Some data in Wikipedia is easier to extract from the rendered html than from the templates, and it puts the values into microformats. There may also be other webpages which use microformats which could be used to extract information and add it to wikidata. I expect this should be done in a new script, but it would be based on script harvest_templates.py

https://en.wikipedia.org/wiki/Help:Microformats .

birthdate and deathdate are good examples, where on English Wikipedia they are placed in special spans, using a constant format.

view-source:https://en.wikipedia.org/wiki/Benjamin_Franklin

<span class="bday">1706-01-17</span>
<span class="dday deathdate">1790-04-17</span>

The {{Persondata}} template is relatively easy to parse the template, but it is also well labelled in the HTML. https://en.wikipedia.org/wiki/Wikipedia:Persondata

<table id="persondata" class="persondata noprint" style="border:1px solid #aaa; display:none; speak:none;">
<tr>
<th colspan="2"><a href="/wiki/Wikipedia:Persondata" title="Wikipedia:Persondata">Persondata</a></th>
</tr>
<tr>
<td class="persondata-label" style="color:#aaa;">Name</td>
<td>Franklin, Benjamin</td>
</tr>
<tr>
<td class="persondata-label" style="color:#aaa;">Alternative names</td>
<td></td>
</tr>
<tr>
<td class="persondata-label" style="color:#aaa;">Short description</td>
<td>American printer, writer, politician</td>
</tr>
<tr>
<td class="persondata-label" style="color:#aaa;">Date of birth</td>
<td>January 17, 1706</td>
</tr>
<tr>
<td class="persondata-label" style="color:#aaa;">Place of birth</td>
<td>Boston, Massachusetts</td>
</tr>
<tr>
<td class="persondata-label" style="color:#aaa;">Date of death</td>
<td>April 17, 1790</td>
</tr>
<tr>
<td class="persondata-label" style="color:#aaa;">Place of death</td>
<td><a href="/wiki/Philadelphia" title="Philadelphia">Philadelphia</a>, Pennsylvania</td>
</tr>
</table>

More at https://en.wikipedia.org/wiki/Wikipedia:Metadata

A list of templates which generate microformats is at https://en.wikipedia.org/wiki/Category:Templates_generating_microformats , and sample pages can be found by using 'whatlinkshere'.

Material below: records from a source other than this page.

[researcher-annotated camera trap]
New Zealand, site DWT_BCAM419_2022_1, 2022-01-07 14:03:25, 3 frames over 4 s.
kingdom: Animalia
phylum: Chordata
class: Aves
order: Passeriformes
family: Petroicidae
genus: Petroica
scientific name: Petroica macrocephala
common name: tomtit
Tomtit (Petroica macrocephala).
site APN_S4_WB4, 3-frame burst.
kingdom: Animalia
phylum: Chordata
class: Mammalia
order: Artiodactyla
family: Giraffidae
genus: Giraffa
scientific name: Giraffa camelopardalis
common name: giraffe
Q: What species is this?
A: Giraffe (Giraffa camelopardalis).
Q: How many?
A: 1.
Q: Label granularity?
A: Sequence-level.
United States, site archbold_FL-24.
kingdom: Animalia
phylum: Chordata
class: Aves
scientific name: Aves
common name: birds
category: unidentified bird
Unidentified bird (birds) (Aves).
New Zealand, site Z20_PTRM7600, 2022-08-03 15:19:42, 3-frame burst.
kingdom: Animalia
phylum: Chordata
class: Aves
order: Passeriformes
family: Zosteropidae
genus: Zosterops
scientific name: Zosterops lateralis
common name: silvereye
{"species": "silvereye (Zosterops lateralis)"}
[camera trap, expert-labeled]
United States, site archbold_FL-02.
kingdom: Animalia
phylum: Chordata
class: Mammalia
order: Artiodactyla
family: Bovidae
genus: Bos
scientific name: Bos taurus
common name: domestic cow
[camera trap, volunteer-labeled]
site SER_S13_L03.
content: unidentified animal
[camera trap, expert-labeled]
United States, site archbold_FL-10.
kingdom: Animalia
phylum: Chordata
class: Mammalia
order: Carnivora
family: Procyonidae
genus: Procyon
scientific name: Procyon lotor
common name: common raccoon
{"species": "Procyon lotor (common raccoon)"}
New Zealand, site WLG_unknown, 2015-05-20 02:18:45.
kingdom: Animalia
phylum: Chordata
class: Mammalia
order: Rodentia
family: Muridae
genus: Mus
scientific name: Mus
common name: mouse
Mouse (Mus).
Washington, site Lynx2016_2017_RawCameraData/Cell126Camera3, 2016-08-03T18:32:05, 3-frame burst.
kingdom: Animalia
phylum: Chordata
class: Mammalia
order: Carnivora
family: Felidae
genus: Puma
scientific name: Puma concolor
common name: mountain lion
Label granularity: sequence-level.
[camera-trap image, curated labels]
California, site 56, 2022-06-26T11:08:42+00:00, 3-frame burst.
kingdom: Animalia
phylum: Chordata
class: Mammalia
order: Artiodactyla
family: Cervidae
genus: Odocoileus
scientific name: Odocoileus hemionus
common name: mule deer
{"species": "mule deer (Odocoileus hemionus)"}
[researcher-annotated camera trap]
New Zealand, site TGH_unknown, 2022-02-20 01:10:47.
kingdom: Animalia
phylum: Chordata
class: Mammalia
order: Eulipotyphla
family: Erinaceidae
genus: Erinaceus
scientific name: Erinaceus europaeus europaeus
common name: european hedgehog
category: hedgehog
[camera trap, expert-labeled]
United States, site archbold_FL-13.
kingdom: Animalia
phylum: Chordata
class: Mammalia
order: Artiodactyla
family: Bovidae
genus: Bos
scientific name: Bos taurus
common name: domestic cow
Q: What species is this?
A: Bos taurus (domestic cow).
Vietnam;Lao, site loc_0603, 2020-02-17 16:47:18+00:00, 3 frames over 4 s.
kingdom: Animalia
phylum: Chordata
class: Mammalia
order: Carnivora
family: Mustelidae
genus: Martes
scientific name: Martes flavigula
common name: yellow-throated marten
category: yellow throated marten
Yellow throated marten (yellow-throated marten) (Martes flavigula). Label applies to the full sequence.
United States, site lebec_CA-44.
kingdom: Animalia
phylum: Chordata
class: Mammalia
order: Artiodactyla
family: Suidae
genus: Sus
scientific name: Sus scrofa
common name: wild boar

e.g. vcard with fn org can be seen in the source of the infobox here:

view-source:https://en.wikipedia.org/wiki/Manchester_Ship_Canal

Event Timeline

jayvdb raised the priority of this task from to Needs Triage.
jayvdb updated the task description. (Show Details)
jayvdb added a project: Pywikibot-Wikidata.
jayvdb changed Security from none to None.
jayvdb subscribed.

Copying the GCI task description:

This task is to create a new script to harvest data from HTML microformats in Wikipedia pages and other webpages, and add the data to items in Wikidata. The new script will be similar in nature to the existing script harvest_template.py, except it will use HTML instead of wikitext, and it can offer automatic assignments of values to properties where the microformats describe the data in a standardised way that maps to properties on Wikidata.

I think to implement it in the following way: catch all page which link to a given template, get HTML for each page, look for table with id="template_name" inside of HTML, parse key-values in the table and add them to Wikibase.

Did I get it right?

I think to implement it in the following way: catch all page which link to a given template, get HTML for each page, look for table with id="template_name" inside of HTML, parse key-values in the table and add them to Wikibase.

Did I get it right?

maybe, but maybe not. My inclusion of {{Persondata}} as an example was perhaps misleading.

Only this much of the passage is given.